Dr. Wiseman has 30 years of experience in drug discovery research in the pharmaceutical industry. He recently joined Edelweiss Connect as Senior Fellow in the team that is building computational tools to promote multiple facets of chemical safety – including toxicology, low environmental impact, and green manufacturing - in multiple industries. He previously held positions as worldwide vice president and member of the Research Executive Council of the pharmaceutical company GlaxoSmithKline and then as Chief Technology Officer at the biotechnology company Locus Pharmaceuticals. At Locus he participated in raising $32 MM in financing and established research collaborations valued at $60 MM. Most recently, he served for 10 years as Executive in Residence, Senior Research Scientist, and Adjunct Professor of Chemistry and Biochemistry at Ohio University. In these roles he conducted independent research on natural products as therapeutic agents and was responsible for identifying and advancing life science technologies to commercialization. These efforts advanced 5 companies to the pre-seed funding stage. Dr. Wiseman holds a B.S. degree summa cum laude in chemistry from Ohio University and a Ph.D. in chemistry from Harvard University, with postdoctoral studies in biochemistry at Stanford and Brandeis Universities. He retired from Ohio University in 2022.

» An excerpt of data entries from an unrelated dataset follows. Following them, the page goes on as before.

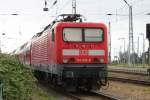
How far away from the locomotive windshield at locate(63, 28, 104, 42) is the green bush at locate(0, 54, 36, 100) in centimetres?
515

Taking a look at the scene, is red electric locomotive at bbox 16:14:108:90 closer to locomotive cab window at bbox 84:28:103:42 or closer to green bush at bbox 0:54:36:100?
locomotive cab window at bbox 84:28:103:42

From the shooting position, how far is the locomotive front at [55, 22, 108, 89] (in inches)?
797

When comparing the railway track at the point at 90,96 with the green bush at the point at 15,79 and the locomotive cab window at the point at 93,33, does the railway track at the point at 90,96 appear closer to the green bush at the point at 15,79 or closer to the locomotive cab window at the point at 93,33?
the locomotive cab window at the point at 93,33

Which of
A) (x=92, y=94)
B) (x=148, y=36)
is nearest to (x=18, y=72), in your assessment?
(x=92, y=94)

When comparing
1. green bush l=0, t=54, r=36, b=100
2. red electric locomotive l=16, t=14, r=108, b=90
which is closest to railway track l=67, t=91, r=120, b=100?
red electric locomotive l=16, t=14, r=108, b=90

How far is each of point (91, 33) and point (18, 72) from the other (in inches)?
274

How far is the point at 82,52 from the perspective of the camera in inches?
806

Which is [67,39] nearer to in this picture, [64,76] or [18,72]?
[64,76]

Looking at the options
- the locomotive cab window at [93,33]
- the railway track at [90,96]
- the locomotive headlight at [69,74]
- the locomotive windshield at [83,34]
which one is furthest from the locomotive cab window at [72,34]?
the railway track at [90,96]

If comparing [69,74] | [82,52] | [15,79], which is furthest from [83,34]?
[15,79]

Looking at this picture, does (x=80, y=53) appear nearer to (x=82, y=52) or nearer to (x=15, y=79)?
(x=82, y=52)

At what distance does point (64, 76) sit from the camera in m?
20.2

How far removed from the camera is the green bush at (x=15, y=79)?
507 inches

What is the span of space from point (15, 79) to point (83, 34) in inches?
300
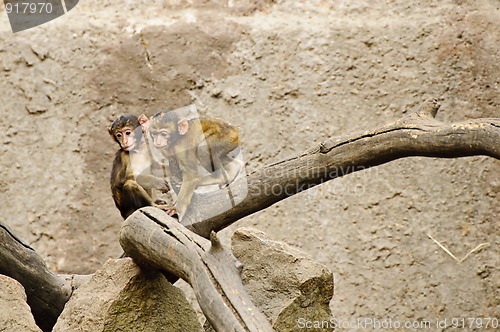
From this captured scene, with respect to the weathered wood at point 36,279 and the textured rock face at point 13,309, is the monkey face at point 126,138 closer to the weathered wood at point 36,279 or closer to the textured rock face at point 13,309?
the weathered wood at point 36,279

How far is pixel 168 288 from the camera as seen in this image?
4.54m

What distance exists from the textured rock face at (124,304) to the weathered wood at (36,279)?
477 mm

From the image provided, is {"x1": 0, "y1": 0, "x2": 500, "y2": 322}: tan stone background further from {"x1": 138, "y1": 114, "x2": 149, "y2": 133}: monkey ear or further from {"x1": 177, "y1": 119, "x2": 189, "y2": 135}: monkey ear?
{"x1": 177, "y1": 119, "x2": 189, "y2": 135}: monkey ear

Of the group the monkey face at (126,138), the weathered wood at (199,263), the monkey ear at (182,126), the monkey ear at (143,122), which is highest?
the weathered wood at (199,263)

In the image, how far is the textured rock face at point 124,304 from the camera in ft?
14.1

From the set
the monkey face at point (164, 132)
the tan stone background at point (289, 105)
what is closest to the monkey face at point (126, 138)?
the monkey face at point (164, 132)

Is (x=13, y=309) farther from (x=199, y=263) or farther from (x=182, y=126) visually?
(x=182, y=126)

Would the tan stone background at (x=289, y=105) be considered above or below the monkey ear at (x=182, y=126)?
below

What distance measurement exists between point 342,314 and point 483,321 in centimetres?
102

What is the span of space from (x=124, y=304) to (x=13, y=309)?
54 cm

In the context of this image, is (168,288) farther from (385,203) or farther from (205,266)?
(385,203)

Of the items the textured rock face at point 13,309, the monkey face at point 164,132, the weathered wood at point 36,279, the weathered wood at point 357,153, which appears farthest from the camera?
the monkey face at point 164,132

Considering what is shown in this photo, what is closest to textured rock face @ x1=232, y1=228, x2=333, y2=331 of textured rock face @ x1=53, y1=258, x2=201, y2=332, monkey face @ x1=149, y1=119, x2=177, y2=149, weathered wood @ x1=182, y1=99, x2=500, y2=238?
weathered wood @ x1=182, y1=99, x2=500, y2=238

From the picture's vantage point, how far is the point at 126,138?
18.3ft
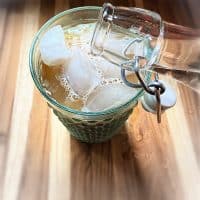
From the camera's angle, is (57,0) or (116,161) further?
(57,0)

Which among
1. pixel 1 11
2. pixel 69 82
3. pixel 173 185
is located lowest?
pixel 173 185

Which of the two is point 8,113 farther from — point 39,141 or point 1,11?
point 1,11

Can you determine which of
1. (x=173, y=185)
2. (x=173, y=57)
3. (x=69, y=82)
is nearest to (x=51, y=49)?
(x=69, y=82)

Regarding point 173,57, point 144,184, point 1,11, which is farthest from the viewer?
point 1,11

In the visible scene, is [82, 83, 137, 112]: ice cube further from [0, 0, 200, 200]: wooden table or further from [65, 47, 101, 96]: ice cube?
[0, 0, 200, 200]: wooden table

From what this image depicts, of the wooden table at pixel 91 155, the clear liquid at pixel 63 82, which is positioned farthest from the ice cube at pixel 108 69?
the wooden table at pixel 91 155

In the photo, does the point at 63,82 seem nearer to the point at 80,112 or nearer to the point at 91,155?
the point at 80,112

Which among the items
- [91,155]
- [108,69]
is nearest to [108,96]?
[108,69]

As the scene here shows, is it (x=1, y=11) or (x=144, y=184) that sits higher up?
(x=1, y=11)
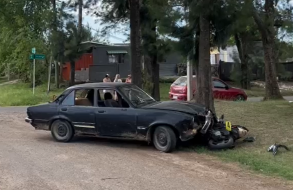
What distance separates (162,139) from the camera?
9.02 metres

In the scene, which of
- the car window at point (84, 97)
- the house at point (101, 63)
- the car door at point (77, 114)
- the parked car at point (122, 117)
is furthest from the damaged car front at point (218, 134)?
the house at point (101, 63)

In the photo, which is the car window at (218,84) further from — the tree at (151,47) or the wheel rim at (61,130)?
the wheel rim at (61,130)

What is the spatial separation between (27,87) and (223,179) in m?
30.1

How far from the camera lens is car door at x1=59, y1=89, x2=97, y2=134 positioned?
995 cm

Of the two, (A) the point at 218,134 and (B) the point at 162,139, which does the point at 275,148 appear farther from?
(B) the point at 162,139

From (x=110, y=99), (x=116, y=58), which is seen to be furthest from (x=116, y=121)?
(x=116, y=58)

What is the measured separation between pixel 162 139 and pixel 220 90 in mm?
14212

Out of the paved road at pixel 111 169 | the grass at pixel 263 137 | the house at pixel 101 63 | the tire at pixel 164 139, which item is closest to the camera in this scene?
the paved road at pixel 111 169

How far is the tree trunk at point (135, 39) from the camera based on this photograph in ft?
43.9

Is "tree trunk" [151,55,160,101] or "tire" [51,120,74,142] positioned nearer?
"tire" [51,120,74,142]

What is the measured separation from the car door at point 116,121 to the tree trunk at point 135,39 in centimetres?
367

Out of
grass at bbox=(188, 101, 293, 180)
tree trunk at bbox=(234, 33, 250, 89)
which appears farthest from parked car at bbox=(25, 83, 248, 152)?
tree trunk at bbox=(234, 33, 250, 89)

Evaluating Membrane Disruption as a Cause of Steatosis: Suitability of Existing Data and Opportunities for Additional Studies.

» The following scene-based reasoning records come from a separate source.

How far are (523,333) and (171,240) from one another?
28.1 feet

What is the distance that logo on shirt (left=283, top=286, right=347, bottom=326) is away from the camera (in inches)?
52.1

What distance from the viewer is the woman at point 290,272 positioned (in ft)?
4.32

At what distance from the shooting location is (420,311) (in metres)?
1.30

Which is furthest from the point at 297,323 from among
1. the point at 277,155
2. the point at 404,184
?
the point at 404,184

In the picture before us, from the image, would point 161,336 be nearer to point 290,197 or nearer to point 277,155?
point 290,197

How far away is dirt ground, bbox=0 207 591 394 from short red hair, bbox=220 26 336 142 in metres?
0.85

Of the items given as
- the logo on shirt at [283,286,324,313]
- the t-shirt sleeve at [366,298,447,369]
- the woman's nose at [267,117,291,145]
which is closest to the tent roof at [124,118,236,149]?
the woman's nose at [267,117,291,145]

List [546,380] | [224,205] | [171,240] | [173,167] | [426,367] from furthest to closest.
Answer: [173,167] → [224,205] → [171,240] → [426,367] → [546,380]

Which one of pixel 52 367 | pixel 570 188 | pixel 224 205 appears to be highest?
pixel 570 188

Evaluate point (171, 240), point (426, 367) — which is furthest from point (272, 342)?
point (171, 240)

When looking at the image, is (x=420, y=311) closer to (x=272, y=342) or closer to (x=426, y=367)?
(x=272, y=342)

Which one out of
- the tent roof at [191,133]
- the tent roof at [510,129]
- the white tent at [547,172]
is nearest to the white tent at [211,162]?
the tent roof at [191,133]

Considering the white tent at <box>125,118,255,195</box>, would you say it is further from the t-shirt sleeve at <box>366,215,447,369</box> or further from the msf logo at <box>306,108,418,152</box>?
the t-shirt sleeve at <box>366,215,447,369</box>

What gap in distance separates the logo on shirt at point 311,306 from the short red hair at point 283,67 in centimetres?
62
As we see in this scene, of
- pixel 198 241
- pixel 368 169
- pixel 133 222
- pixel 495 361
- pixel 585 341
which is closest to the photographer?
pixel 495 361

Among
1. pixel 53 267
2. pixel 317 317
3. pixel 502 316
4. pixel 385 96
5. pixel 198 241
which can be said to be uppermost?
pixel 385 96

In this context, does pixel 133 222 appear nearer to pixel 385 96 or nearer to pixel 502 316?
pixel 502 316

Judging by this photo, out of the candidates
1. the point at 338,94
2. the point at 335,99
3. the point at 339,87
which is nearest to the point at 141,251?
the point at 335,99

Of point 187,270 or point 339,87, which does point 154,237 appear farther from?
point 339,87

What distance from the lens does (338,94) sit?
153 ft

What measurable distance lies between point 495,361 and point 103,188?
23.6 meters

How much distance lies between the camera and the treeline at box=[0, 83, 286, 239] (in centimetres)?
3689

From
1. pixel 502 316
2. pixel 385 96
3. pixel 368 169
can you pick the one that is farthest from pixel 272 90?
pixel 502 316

Non-alcoholic hepatic steatosis represents an imbalance between lipid uptake, synthesis, and oxidation. Since the nuclear hormone receptors are key regulators of these processes, a biochemical analysis predicts that modulators of specific nuclear hormones or specific enzymes of lipid metabolism will induce steatosis, and this is demonstrably the case. However, for highly prevalent conditions such as steatosis, it is also reasonable to propose that more promiscuous mechanisms are a major underlying cause. The purpose of this study was to test the hypothesis that membrane disruption is a major cause of steatosis. The secondary purpose was to evaluate the suitability of major repositories of toxicity data for testing this hypothesis. These are the AOP-Wiki, which is a manually constructed repository of biochemical pathways leading to toxicity; the AOP-Database, which holds the results of toxicity-related high-throughput assays from the U.S. EPA ToxCast program; and the InXight database, which holds clinical data for drugs, drug precursors, and drug metabolites. The results show a strong correlation between membrane disruption and steatosis when compared to other potential causes. However, the results also point out opportunities to extend the current data to fully understand this relation. For example, if membrane disruption is a cause of steatosis and not just a correlation, the available data does not illuminate the specific biochemical steps that lead from this initiating event to steatosis. In addition, further studies would benefit from a facile screening assay for membrane disruption that can be applied prospectively.